Comment by saila

Comment by saila 9 days ago

4 replies

The call to logging.basicConfig happens at import time, which could cause issues in certain scenarios. For a one-off script, it's probably fine, but for a production app, you'd probably want to set up logging during app startup from whatever your main entry point is.

The Python standard library has a configparser module, which should be used instead of custom code. It's safer and easier than manual parsing. The standard library also has a tomllib module, which would be an even better option IMO.

cinntaile 8 days ago

Regarding your first paragraph, we still don't understand what the issue actually is.

  • necovek 7 days ago

    Logging configuration is done at import time for "utils" module.

    Imagine code like this:

    main.py:

      import logging
      logging.basicConfig(...)
    
      logging.info("foo") # uses above config
      
      if __name__ == "__main__":
          import utils # your config is overridden with the one in utils
          logging.info("bar") # uses utils configuration
          ...
    
    Or two "commands", one importing utils and another not: they would non-obviously use different logging configuration.

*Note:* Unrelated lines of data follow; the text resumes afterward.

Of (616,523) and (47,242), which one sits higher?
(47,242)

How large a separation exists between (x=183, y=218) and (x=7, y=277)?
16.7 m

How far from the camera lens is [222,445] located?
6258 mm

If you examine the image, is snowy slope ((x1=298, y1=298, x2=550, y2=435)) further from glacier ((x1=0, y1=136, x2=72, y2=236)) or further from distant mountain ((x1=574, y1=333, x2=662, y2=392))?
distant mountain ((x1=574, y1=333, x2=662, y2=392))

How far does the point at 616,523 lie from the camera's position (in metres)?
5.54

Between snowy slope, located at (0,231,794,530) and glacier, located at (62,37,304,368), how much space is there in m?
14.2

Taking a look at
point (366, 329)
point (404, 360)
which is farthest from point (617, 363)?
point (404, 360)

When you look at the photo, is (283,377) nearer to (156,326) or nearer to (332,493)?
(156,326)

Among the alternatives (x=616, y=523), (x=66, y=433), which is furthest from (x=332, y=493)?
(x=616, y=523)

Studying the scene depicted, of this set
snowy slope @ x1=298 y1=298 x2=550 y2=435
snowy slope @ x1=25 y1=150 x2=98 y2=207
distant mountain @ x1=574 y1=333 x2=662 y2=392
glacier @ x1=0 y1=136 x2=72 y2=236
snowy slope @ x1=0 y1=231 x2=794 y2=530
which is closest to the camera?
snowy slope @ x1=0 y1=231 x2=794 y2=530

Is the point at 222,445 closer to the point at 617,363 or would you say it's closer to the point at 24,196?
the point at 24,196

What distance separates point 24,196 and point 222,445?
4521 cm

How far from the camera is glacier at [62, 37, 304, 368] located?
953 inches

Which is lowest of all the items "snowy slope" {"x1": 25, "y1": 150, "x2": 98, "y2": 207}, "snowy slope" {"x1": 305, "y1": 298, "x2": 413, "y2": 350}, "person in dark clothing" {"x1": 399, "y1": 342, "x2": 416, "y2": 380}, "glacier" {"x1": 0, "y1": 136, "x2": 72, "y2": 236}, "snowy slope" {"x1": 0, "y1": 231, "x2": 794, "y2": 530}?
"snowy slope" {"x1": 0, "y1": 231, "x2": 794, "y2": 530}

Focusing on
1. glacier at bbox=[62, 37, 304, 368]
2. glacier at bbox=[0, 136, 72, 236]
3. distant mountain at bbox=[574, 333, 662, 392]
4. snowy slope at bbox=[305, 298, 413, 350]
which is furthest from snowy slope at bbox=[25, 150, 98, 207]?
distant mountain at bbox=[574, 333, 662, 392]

    It gets even crazier: you could import utils to set the configuration, override it, but a second import would not re-set it, as module imports are cached.

    Basically, don't do it and no unexpected, confusing behaviour anywhere.

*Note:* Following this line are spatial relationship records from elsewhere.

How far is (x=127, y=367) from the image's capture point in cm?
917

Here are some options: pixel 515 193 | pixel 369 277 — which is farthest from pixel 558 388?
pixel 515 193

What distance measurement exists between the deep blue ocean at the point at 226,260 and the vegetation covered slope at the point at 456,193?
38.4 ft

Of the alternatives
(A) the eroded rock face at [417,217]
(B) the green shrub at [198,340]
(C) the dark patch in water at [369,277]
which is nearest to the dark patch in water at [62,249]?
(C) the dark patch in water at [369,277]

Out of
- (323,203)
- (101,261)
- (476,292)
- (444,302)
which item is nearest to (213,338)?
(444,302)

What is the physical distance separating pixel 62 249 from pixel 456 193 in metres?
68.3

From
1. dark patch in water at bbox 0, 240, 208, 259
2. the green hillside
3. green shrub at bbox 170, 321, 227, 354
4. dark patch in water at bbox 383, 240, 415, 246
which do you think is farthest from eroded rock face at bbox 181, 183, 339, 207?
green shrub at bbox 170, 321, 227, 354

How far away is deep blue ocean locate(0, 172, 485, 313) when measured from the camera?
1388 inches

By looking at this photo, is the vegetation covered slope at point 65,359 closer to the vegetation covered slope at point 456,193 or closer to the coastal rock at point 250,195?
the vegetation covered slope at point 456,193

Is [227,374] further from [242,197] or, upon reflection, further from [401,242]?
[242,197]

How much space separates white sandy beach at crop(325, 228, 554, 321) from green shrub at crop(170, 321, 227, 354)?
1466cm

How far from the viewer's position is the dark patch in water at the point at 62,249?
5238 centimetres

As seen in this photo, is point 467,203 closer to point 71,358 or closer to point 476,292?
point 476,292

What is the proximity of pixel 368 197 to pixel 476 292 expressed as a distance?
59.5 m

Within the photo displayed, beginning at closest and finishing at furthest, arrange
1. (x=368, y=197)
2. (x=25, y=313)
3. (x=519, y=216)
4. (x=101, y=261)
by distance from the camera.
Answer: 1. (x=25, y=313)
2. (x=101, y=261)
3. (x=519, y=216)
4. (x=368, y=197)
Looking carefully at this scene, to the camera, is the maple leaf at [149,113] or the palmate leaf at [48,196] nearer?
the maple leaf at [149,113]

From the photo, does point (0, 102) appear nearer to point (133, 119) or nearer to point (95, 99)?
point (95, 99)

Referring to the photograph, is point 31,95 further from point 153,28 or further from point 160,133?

    • bumblehean 7 days ago

      As a non Python developer, what would be the use-case(s) for importing a module inside of the main function instead of importing it at the top of main.py with the others?

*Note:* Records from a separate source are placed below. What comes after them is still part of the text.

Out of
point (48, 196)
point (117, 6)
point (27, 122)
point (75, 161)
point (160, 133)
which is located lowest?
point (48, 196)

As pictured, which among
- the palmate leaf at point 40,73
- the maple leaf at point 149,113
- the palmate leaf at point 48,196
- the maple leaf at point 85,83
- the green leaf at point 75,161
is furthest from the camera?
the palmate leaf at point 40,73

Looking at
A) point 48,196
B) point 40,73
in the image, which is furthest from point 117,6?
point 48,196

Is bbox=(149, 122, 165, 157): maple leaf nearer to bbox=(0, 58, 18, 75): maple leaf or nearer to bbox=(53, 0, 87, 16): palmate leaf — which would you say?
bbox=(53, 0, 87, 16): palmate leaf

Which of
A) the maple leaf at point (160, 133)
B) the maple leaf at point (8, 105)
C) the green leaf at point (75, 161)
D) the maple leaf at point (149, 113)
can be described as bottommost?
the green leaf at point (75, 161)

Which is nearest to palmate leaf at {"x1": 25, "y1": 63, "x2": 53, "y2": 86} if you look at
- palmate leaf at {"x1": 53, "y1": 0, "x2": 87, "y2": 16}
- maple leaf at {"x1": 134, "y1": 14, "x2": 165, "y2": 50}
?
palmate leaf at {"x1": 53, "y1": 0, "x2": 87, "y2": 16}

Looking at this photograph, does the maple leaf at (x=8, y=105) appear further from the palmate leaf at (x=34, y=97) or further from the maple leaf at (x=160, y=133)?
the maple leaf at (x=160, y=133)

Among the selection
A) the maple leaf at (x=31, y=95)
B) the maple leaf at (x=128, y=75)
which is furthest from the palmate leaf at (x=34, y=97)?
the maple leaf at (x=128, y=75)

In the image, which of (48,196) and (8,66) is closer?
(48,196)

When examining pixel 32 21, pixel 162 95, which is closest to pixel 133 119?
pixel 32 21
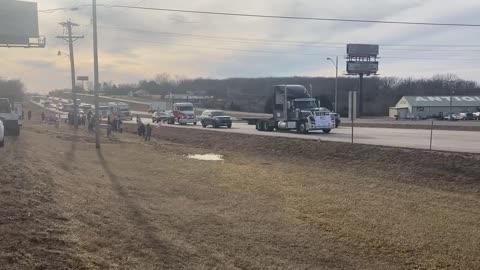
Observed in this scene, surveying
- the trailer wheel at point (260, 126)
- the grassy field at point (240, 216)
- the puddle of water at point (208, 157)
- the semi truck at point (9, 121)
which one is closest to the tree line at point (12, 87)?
the trailer wheel at point (260, 126)

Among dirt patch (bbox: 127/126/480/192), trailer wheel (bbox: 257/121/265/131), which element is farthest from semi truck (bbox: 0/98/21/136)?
trailer wheel (bbox: 257/121/265/131)

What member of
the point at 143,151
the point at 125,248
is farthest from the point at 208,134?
the point at 125,248

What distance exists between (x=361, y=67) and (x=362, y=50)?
4295 millimetres

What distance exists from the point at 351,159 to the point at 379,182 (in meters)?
5.56

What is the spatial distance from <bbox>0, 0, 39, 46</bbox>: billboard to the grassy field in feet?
165

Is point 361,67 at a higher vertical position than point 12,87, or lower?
higher

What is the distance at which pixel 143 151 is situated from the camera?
2845 cm

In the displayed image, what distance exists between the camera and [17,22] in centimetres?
6462

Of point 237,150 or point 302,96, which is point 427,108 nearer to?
point 302,96

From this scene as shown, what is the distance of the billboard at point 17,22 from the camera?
64.0 metres

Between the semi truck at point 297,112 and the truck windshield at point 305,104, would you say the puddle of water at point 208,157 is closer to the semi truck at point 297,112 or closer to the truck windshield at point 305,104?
the semi truck at point 297,112

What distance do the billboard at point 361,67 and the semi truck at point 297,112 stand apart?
8109 cm

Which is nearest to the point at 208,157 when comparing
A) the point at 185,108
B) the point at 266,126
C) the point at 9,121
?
the point at 9,121

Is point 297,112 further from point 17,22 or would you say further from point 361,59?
point 361,59
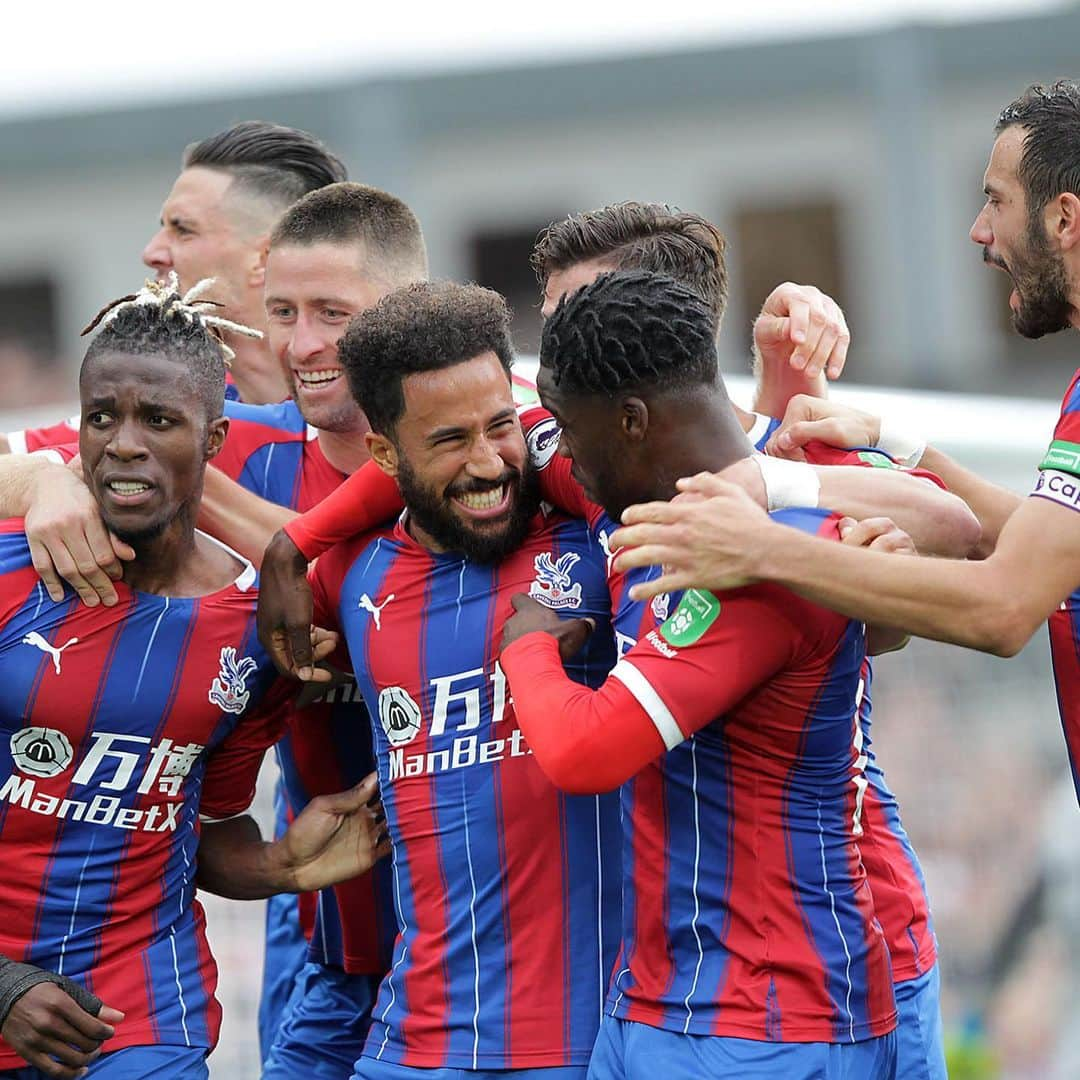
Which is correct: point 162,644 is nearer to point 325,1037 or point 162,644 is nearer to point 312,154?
point 325,1037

      • necovek 7 days ago

        Since the entire evaluation and running is dynamic, you don't need to import (and thus evaluate) a module in certain branches.

        Eg. that `if __name__` trick is used to allow a module to be both a runnable script and importable module.

        Top it off with plenty of common libraries being dog-slow to import because they are doing some of the anti-pattern stuff too, and you end up executing a lot of code when you just want to import a single module.

        Eg. I've seen large Python projects that take 75s just importing all the modules because they are listing imports at the top, and many are executing code during import — imagine wanting to run a simple unit test, and your test runner takes 75s just to get to the point where it can run that 0.01s test for your "quick" TDD iteration.